26 December 2016

Colorado Program Trains Makers

The U.S., in general, has done a rather poor job of recognizing that a high school curriculum designed to prepare students for a liberal arts higher education is not the optimal option for everyone. But, there are programs in place that do provide alternatives in Colorado.
The old shop classes in Colorado schools that included drill bits, lumber and T-squares have morphed into a place where robotics, virtual reality and wind power are being taught. More and more students are flocking to these courses during high school and after, lured by state-of-the-art technology, low tuition and secure future job prospects. 
After a drop from 2009 to 2012, enrollment in career and technical education courses has surged, with more than 125,000 high schoolers and 20,000 middle schoolers enrolling in 2015. In all, a record 181,000 Colorado students were enrolled in CTE courses, a national curriculum with seeds in vocational education courses. . . .  These days, CTE courses span agriculture, skilled trades, business marketing, criminal justice, culinary arts, fashion design and Science, Technology, Energy and Math, or STEM. 
“This is not your granddad’s vocational education,” said Sarah Heath, state director/assistant provost for CTE in the Colorado Community College System. A lot of these students enter into a marketplace desperate for workers. As many as 16,000 advanced manufacturing jobs go unfilled each year and most require highly skilled workers, experts say. To that end, 84 percent of high schoolers who finish CTE courses had jobs within a year, while 94 percent of all CTE finishers obtained a job, Heath said. Starting salaries depend on the job, but high school graduates with a mechanical maintenance degree can start at $29,000 annually and go up to $83,000, CTE officials say. . . .  Many CTE courses are concurrent, meaning high school students can earn college credits. Enrollment in these classes is at an all-time high after a roller coaster ride in the years after the Great Recession. 
By last year, 38 percent of all enrolled students in Colorado secondary schools, or 125,182, took at least one CTE course, an all-time high, according to officials. Those numbers were up from 120,702 in 2013-14 and continue an upward trend in CTE enrollment after dipping to 112,427 in 2011-12. Post-secondary enrollment was also up in 2014-15, with 34,829 students.
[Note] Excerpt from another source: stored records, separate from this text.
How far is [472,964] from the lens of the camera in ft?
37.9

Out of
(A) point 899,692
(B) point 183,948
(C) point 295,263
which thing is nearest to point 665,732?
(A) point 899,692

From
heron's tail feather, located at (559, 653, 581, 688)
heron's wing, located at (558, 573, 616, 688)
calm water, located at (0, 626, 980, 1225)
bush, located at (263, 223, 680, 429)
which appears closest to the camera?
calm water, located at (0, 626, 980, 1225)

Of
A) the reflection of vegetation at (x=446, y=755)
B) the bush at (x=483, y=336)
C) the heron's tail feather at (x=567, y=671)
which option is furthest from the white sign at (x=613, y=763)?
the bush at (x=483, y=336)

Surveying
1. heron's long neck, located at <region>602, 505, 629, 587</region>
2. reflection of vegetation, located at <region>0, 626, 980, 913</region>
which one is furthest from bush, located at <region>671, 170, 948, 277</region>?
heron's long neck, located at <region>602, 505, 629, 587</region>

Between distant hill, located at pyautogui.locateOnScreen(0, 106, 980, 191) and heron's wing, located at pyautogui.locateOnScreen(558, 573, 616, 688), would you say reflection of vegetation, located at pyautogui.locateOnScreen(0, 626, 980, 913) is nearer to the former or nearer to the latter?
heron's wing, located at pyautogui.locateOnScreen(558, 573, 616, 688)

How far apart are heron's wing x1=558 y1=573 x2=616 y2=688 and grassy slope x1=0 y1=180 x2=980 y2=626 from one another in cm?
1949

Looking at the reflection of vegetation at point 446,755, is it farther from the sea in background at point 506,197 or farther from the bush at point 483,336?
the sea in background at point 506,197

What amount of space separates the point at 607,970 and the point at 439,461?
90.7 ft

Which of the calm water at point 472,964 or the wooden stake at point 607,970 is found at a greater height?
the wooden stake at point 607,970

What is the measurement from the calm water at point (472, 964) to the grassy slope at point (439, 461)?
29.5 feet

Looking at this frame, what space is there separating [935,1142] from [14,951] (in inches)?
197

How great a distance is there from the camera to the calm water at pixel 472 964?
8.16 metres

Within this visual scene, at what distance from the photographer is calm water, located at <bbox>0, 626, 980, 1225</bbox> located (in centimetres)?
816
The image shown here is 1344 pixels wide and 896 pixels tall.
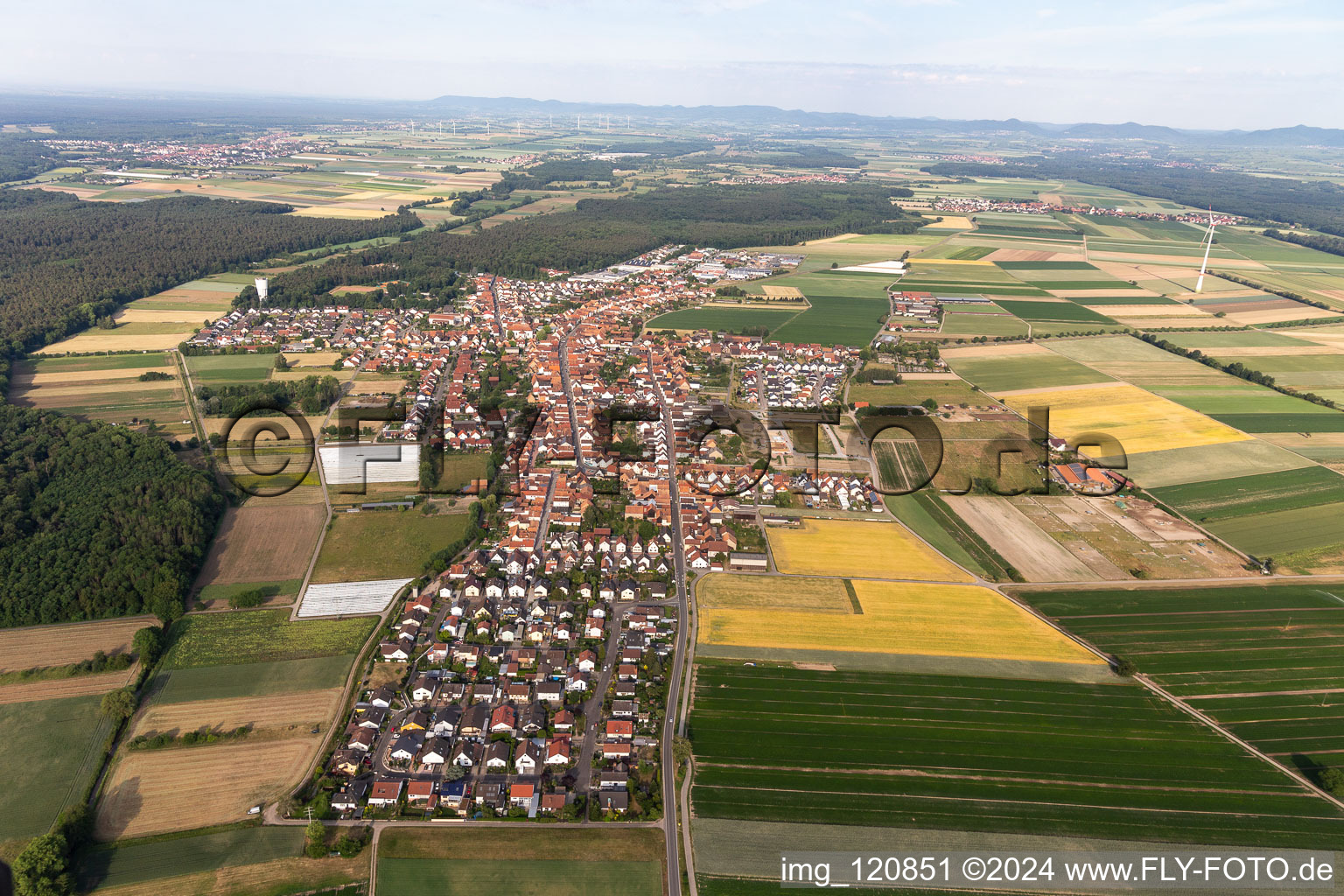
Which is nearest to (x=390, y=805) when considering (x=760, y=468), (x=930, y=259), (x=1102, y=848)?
(x=1102, y=848)

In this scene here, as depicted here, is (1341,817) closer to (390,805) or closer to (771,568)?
(771,568)

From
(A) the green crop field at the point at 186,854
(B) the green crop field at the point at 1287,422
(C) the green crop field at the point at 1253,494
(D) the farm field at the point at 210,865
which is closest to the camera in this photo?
(D) the farm field at the point at 210,865

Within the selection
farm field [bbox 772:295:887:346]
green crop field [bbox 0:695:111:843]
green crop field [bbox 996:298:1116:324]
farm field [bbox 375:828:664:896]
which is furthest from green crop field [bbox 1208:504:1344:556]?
green crop field [bbox 0:695:111:843]

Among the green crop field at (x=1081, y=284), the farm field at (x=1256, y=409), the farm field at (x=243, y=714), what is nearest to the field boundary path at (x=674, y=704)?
the farm field at (x=243, y=714)

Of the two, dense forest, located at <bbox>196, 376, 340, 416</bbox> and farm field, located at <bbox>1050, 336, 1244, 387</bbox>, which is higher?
farm field, located at <bbox>1050, 336, 1244, 387</bbox>

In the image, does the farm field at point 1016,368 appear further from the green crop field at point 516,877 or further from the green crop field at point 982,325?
the green crop field at point 516,877

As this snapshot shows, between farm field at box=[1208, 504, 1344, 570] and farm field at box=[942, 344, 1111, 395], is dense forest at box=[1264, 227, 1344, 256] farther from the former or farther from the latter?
farm field at box=[1208, 504, 1344, 570]
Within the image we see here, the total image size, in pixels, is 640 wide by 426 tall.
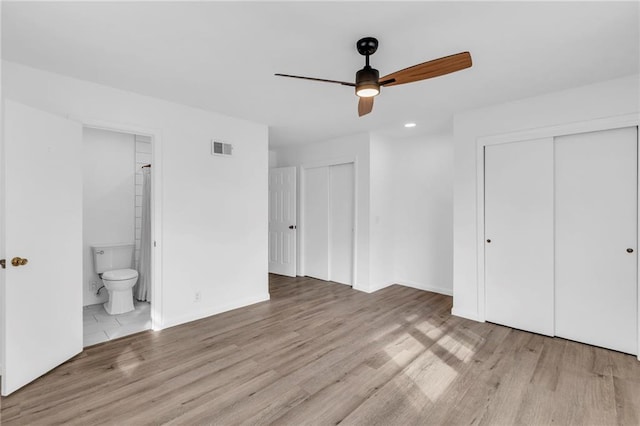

Only 2012-13 boasted a higher enrollment, 34,893.
The most popular certificate programs for high school students are for nurses aides, welding, automotive technology and cosmetology, Heath said. 
For pure value, it’s hard to beat many career- and technical-oriented courses, proponents of technical education say. Students at Aims Community College, for instance, haven’t faced a tuition hike in six years. Those who live in the taxing district around the Greeley-based school pay $2,021 a year for 30 credit hours, Aims spokeswoman Laura Coale said. Weld County, meanwhile, provides residents with up to $3,000 a year for four years to use toward education, Coale said. By contrast, tuition for two semesters at the University of Colorado at Boulder for in-state residents pursuing an undergraduate degree in business is $31,745; for engineering, it’s $30,065.
From here.

As an aside, the usual "E" in STEM is "engineering" and not "energy".